● **阅读节选**

....................

• 中国计算机学会会刊
  • 中国科技核心期刊
  • 中文核心期刊

计算机工程与科学 ›› 2025, Vol. 47 ›› Issue (5): 864-874.

• 图形与图像 • 上一篇    下一篇

用于遥感图像时空融合的多尺度全聚合网络

于致远1,2,3,宋慧慧2,3,4   

  1. (1.南京信息工程大学计算机学院、网络空间安全学院,江苏 南京 210044;
    2.江苏省大数据分析技术重点实验室,江苏 南京 210044;
    3.大气环境与装备技术协同创新中心,江苏 南京 210044;4.南京信息工程大学自动化学院,江苏 南京 210044)
  • 收稿日期:2024-01-24 修回日期:2024-03-13 出版日期:2025-05-25 发布日期:2025-05-27
  • 基金资助:
    自然科学基金(项目编号61872189)

Multi-scale fully aggregated network for spatiotemporal fusion of remote sensing images

YU Zhiyuan1,2,3,SONG Huihui2,3,4   

  1. (1.School of Computer Science, School of Cyber Science and Engineering,
     Nanjing University of Information Science & Technology,Nanjing 210044;
    2.Jiangsu Key Laboratory of Big Data Analysis Technology,Nanjing 210044;
    3.Collaborative Innovation Center on Atmospheric Environment and Equipment Technology,Nanjing 210044;
    4.School of Automation,Nanjing University of Information Science & Technology,Nanjing 210044,China)
  • Received:2024-01-24 Revised:2024-03-13 Online:2025-05-25 Published:2025-05-27

摘要: 时空融合旨在生成具有高时空分辨率的遥感图像。目前,大多数时空融合模型通常使用卷积运算进行特征提取,无法对全局特征的相关性进行建模,这限制了它们捕获长程依赖性的能力。同时,由于图像空间分辨率的显著差异,重建细节纹理变得十分困难。为了解决这些问题,提出了一种用于遥感图像时空融合的多尺度全聚合网络模型。首先,引入改进的Transformer编码器结构学习图像中的局部时间特征和全局时间特征,通过在空间和通道维度对像素交互进行建模,有效提取图像中包含的时间和空间纹理信息。其次,设计了一种多尺度分层聚合模块,包括局部卷积、中尺度自注意力和全局自注意力,提供全尺度的特征提取能力,这有助于弥补模型在重建过程中出现的特征损失。最后,采用自适应实例归一化和权重融合模块,通过学习从粗图像到精细图像的纹理转移和局部变化,生成具有全局时空相关性的融合图像。在CIA和LGC这2个标准数据集上将提出的模型与5个具有代表性的时空融合模型进行了对比实验。实验结果显示,所提出模型在5种评价指标上均取得了最优结果。

....................

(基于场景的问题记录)
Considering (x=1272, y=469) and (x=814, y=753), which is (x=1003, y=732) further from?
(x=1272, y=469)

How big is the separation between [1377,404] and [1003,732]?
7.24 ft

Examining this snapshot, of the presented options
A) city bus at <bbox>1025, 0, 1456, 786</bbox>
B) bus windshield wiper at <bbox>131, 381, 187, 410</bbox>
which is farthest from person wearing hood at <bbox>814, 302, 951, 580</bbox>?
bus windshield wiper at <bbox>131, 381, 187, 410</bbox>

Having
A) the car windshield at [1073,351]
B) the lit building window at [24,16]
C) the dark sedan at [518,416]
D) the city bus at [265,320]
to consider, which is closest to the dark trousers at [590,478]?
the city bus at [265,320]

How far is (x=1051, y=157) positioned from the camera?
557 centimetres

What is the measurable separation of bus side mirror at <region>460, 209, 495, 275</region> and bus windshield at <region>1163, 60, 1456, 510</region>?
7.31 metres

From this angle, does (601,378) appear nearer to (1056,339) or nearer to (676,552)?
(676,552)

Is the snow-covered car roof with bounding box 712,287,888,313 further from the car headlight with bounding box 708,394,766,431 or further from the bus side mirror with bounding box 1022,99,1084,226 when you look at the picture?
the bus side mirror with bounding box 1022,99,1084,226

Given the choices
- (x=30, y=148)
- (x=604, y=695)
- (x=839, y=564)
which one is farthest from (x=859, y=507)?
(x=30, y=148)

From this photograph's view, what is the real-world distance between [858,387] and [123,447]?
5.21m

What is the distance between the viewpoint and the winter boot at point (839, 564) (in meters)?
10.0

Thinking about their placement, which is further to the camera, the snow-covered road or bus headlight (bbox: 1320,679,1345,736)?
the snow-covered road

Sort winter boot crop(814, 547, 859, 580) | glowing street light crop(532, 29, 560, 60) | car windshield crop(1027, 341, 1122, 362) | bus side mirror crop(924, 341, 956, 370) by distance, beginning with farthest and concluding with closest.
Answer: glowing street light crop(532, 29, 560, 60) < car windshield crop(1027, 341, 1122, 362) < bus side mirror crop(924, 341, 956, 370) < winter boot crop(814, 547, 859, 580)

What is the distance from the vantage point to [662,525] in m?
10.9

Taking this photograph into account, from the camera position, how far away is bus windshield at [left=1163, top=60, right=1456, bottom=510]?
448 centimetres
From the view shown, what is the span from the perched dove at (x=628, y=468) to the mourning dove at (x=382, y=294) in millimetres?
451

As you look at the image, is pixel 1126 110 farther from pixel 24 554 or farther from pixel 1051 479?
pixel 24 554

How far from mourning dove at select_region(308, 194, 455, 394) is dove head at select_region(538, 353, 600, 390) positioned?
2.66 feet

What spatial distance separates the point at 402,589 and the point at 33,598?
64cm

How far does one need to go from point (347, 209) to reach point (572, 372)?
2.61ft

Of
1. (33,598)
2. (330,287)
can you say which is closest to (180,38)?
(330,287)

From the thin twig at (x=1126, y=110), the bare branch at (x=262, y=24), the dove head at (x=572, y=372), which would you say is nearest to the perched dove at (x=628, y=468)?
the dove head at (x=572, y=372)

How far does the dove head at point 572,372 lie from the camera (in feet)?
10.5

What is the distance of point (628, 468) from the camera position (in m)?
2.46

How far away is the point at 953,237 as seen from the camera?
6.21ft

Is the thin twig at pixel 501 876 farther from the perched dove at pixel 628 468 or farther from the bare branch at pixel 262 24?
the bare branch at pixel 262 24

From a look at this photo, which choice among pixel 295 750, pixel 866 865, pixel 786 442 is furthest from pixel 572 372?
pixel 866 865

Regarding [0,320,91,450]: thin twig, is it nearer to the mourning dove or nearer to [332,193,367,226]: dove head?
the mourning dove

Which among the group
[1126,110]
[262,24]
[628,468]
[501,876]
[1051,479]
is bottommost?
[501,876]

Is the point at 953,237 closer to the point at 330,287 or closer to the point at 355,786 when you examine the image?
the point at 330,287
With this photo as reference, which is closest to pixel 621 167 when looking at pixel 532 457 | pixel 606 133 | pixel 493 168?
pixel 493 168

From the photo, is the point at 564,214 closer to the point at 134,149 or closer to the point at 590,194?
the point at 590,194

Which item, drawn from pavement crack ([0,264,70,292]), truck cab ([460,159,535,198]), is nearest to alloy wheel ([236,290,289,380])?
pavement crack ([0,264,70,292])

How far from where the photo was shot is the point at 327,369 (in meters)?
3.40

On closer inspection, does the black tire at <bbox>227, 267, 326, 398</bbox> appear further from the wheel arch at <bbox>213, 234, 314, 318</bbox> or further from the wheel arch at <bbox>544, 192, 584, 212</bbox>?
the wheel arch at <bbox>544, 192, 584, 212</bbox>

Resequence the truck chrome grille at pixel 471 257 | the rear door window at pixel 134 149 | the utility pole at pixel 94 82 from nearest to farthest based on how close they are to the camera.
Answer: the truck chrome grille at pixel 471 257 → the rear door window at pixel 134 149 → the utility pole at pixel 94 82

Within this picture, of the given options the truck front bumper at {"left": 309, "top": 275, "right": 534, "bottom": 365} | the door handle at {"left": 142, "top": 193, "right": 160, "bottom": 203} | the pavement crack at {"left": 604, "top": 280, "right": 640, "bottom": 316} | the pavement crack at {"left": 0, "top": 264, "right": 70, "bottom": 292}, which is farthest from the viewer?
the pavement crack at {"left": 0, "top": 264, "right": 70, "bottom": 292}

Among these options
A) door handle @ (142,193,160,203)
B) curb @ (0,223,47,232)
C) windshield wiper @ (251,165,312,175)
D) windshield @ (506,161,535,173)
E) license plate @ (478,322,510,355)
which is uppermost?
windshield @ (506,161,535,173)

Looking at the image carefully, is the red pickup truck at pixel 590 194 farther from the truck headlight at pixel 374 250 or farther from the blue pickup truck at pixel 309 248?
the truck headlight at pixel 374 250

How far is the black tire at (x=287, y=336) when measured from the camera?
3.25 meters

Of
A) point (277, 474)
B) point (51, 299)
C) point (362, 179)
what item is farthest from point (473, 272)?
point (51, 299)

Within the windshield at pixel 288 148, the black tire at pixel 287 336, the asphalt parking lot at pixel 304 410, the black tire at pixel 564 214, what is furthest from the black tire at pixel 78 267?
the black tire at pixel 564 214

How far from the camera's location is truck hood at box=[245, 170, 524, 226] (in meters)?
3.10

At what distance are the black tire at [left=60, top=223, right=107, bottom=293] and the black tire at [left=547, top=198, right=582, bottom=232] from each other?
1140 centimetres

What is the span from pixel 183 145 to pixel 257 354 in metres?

....................

● **简短问题 1**
根据阅读节选，所提出的模型是在哪两个标准数据集上进行对比实验的？
● **简短问题 2**
判断以下陈述是否与阅读节选相符，逐条回答“是”或“否”，并引用节选中起决定作用的原文：(a) 所提出的模型与5个具有代表性的时空融合模型进行了对比；(b) 多尺度分层聚合模块只包含局部卷积和全局自注意力；(c) 该文的收稿日期是2024年3月13日。
上述数据行是独立的材料。

● **完整解答 1**
CIA和LGC这2个标准数据集。

● **完整解答 2**
(a) 是。“将提出的模型与5个具有代表性的时空融合模型进行了对比实验”
(b) 否。“包括局部卷积、中尺度自注意力和全局自注意力”
(c) 否。“收稿日期:2024-01-24”